Spatial reasoning dataset excerpts:
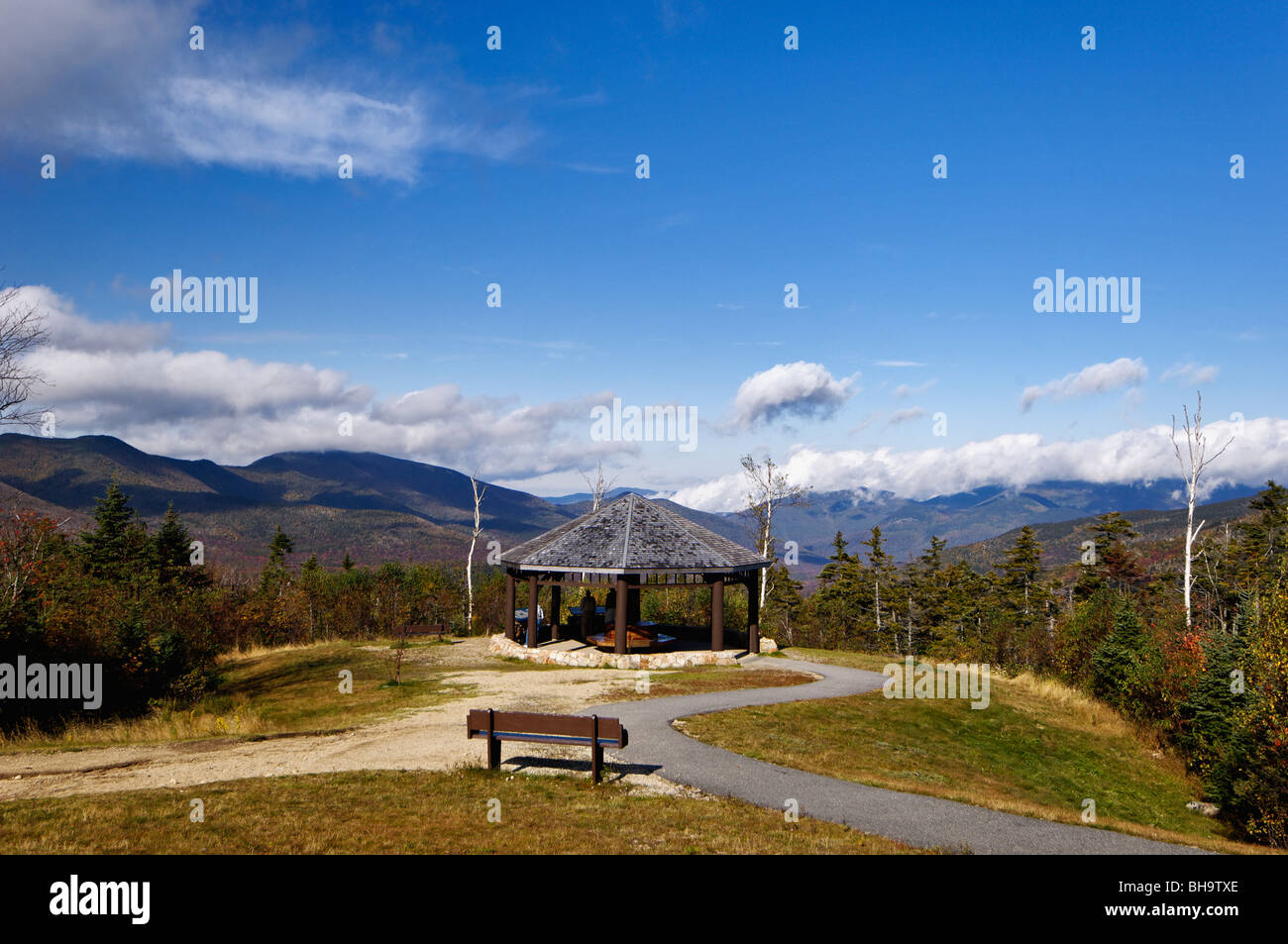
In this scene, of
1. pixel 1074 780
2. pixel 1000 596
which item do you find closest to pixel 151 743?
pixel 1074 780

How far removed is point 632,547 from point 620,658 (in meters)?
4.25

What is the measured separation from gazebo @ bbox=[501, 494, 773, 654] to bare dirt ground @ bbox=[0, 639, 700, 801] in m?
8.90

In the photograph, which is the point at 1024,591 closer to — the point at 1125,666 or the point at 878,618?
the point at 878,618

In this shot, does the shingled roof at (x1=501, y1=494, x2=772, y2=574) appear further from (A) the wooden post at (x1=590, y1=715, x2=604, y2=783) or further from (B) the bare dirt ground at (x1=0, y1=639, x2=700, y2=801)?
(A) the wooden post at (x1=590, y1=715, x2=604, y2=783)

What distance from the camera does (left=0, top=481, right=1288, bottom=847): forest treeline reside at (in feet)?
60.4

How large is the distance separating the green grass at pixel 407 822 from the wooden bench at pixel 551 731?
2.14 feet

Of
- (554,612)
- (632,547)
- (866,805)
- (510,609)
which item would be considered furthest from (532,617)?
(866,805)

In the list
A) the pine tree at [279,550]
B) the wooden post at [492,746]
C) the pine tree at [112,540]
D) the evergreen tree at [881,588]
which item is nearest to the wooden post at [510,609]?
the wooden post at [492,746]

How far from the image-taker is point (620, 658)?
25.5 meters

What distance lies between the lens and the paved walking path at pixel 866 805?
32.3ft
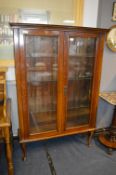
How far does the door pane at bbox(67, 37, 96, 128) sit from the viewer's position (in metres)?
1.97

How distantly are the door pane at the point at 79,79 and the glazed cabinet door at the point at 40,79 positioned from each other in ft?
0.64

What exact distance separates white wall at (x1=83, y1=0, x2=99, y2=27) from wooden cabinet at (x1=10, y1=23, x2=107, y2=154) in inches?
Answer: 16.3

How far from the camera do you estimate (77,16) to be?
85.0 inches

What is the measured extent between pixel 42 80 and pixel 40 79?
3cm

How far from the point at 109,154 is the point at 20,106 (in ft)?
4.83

§ **Goal**: Arrange every line above as a numbered list, skipping the blank lines and leaving the pictures out.

§ **Correct answer**:
1. In this scene, of
2. 1. pixel 1074 780
3. 2. pixel 1000 596
4. which item do you find closest to pixel 151 743?
5. pixel 1074 780
6. How far removed is point 632,547 from point 620,658 (in meters)?
7. 4.25
8. What is the measured separation from gazebo @ bbox=[501, 494, 773, 654] to bare dirt ground @ bbox=[0, 639, 700, 801] in m?
9. 8.90
10. In the photograph, which is the point at 1024,591 closer to — the point at 1125,666 or the point at 878,618?
11. the point at 878,618
12. In this shot, does the shingled roof at (x1=501, y1=494, x2=772, y2=574) appear further from (A) the wooden post at (x1=590, y1=715, x2=604, y2=783) or further from (B) the bare dirt ground at (x1=0, y1=639, x2=700, y2=801)?
13. (A) the wooden post at (x1=590, y1=715, x2=604, y2=783)
14. What distance from the camera does (left=0, top=481, right=1288, bottom=847): forest treeline reside at (in feet)?
15. 60.4
16. How large is the distance separating the green grass at pixel 407 822 from the wooden bench at pixel 551 731?
17. 2.14 feet
18. Of
19. - (554,612)
20. - (632,547)
21. - (866,805)
22. - (510,609)
23. which item would be considered furthest from (532,617)?
24. (866,805)
25. In the list
26. A) the pine tree at [279,550]
27. B) the wooden post at [492,746]
28. C) the pine tree at [112,540]
29. D) the evergreen tree at [881,588]
30. which item is nearest to the wooden post at [510,609]?
31. the wooden post at [492,746]
32. How far from the image-taker is point (620, 658)?
33. 25.5 meters
34. What distance lies between the lens and the paved walking path at pixel 866 805?
35. 32.3ft
36. How far does the door pane at bbox(67, 37, 96, 128) sit from the viewer's position (in metres)?
37. 1.97
38. How distantly are the door pane at the point at 79,79 and the glazed cabinet door at the point at 40,79 positioned from each other in ft?
39. 0.64
40. What exact distance separates white wall at (x1=83, y1=0, x2=99, y2=27) from wooden cabinet at (x1=10, y1=23, x2=107, y2=154) in inches?
41. Answer: 16.3
42. How far from the camera do you estimate (77,16) to be?
43. 85.0 inches
44. What is the measured extent between pixel 42 80 and pixel 40 79?
45. 3cm
46. How far from the point at 109,154 is the point at 20,106 (in ft)?
47. 4.83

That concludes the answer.